Atlas nodes select peers by carrying out an unbiased random walk of the peer graph. When "visiting" a node N, it will ask for N's neighbors and then "step" to one of them with a probability dependent on N's out-degree and the neighbor's in-degree.

The sampling algorithm is based on the Metropolis-Hastings (MH) random graph walk algorithm, but with a couple key differences. In particular, the algorithm attempts to calculate an unbiased peer graph sample that accounts for the fact that most nodes will be short-lived or unreliable, while a few persistent nodes will remain online for long periods of time. The sampling algorithm accounts for this with the following tweaks:

  • If the neighbors of the visited node N are all unresponsive, the random walk resets to a randomly-chosen known neighbor. There is no back-tracking on the peer graph in this case.

  • The transition probability from N to a live neighbor is NOT min(1, degree(neighbor)/degree(N)) like it is in the vanilla MH algorithm.
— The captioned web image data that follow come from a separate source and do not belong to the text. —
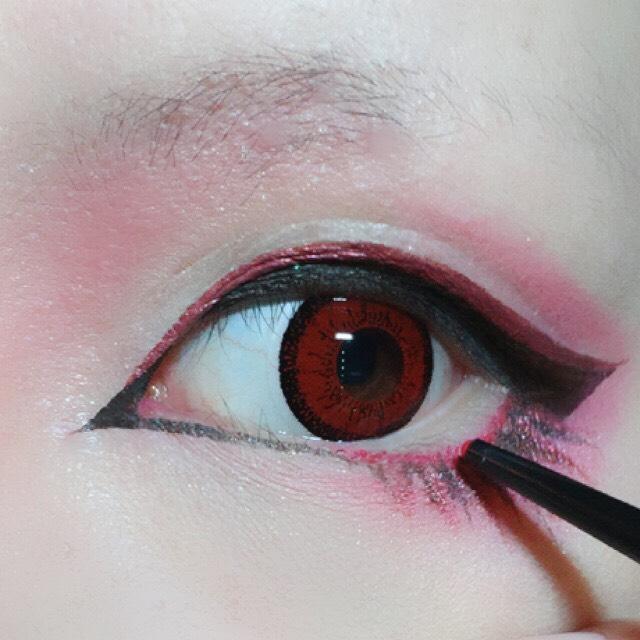 目尻側の下瞼と二重の上にアイシャドーPK421をのせます。 下はアクセントを付けたラインを覆うくらい広めに、上は二重幅を塗り潰さないように注意。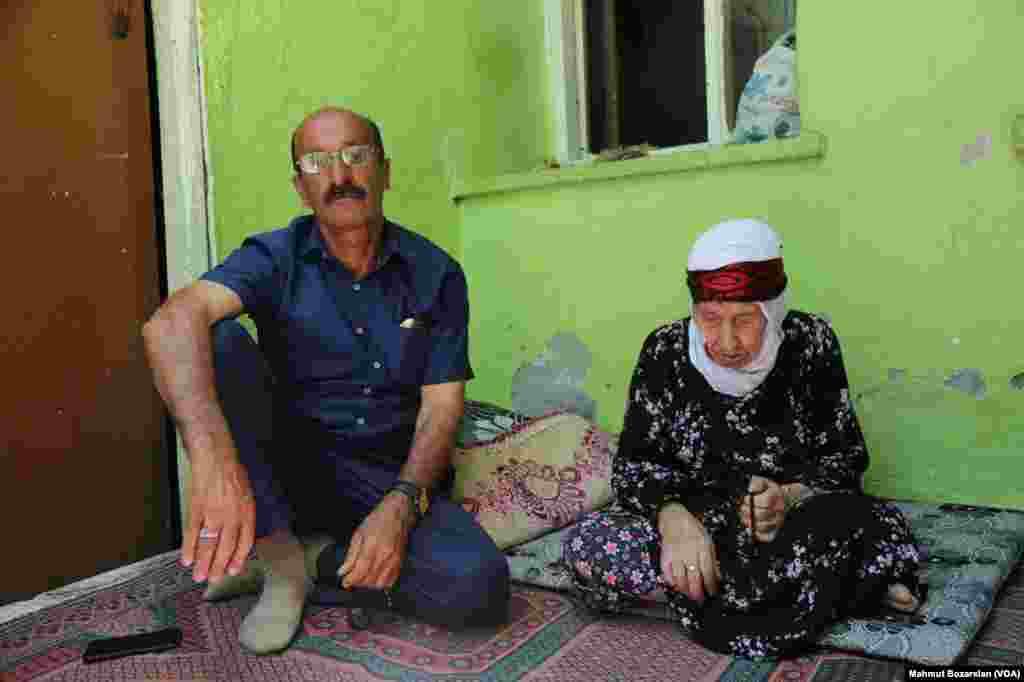 Şahe Tayurak ve oğlu Cemal Tayurak birlikte yaşıyor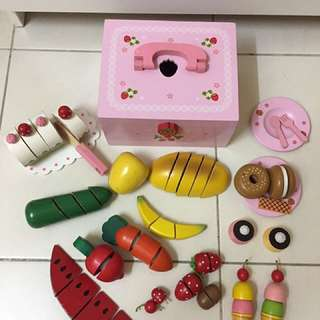 Sweet Pink Wooden Picnic Set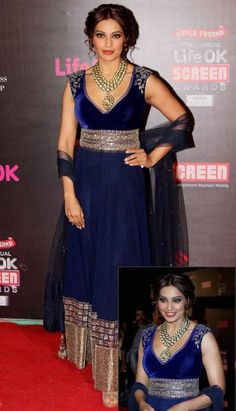 2840367fd96d Bipasha Basu kalkifashion screen awards velvet Pakistani Outfits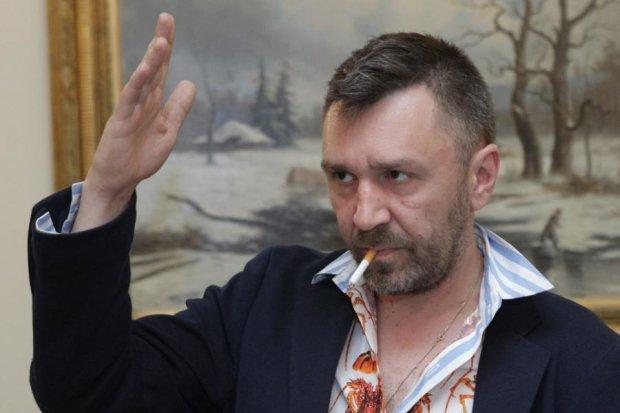 """Инферно-карлик: Шнуров творчески оскорбил посулившего ему """"адские муки"""" протоиерея"""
Instead, the transition probability discourages backtracking to the previous neighbor N_prev, but in a way that still guarantees that the sampling will remain unbiased.

  • A peer does not report its entire neighbor set when queried, but only reports a random subset of peers that have met a minimium health threshold.
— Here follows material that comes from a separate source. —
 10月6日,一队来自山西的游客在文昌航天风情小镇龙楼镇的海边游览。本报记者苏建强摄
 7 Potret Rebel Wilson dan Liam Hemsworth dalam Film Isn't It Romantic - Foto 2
  • A new neighbor is only selected if it belongs to the same BNS fork-set (i.e. it reports as having a recent valid consensus hash).

The algorithm was adapted from the work from Lee, Xu, and Eun in the proceedings of ACM SIGMETRICS 2012.

Comparison to DHTs

The reason Atlas uses an unstructured random peer network instead of a distributed hash table (DHT) is that DHTs are susceptbile to Sybil attacks. An adaptive adversary can insert malicious nodes into the DHT in order to stop victims from resolving chunks or finding honest neighbors.

Chunk Censorship

In a DHT, an attacker can censor a chunk by inserting nodes into the peers' routing tables such that the attacker takes control over all of the chunk's hash buckets. It can do so at any point in time after the chunk was first stored, because only the peers who maintain the chunk's hash bucket have to store it. This is a fundamental problem with structured overlay networks that perform request routing based on content hash---they give the attacker insight as to the path(s) the queries take through the peer graph, and thus reduce the number of paths the attacker must disrupt in order to censor the chunk.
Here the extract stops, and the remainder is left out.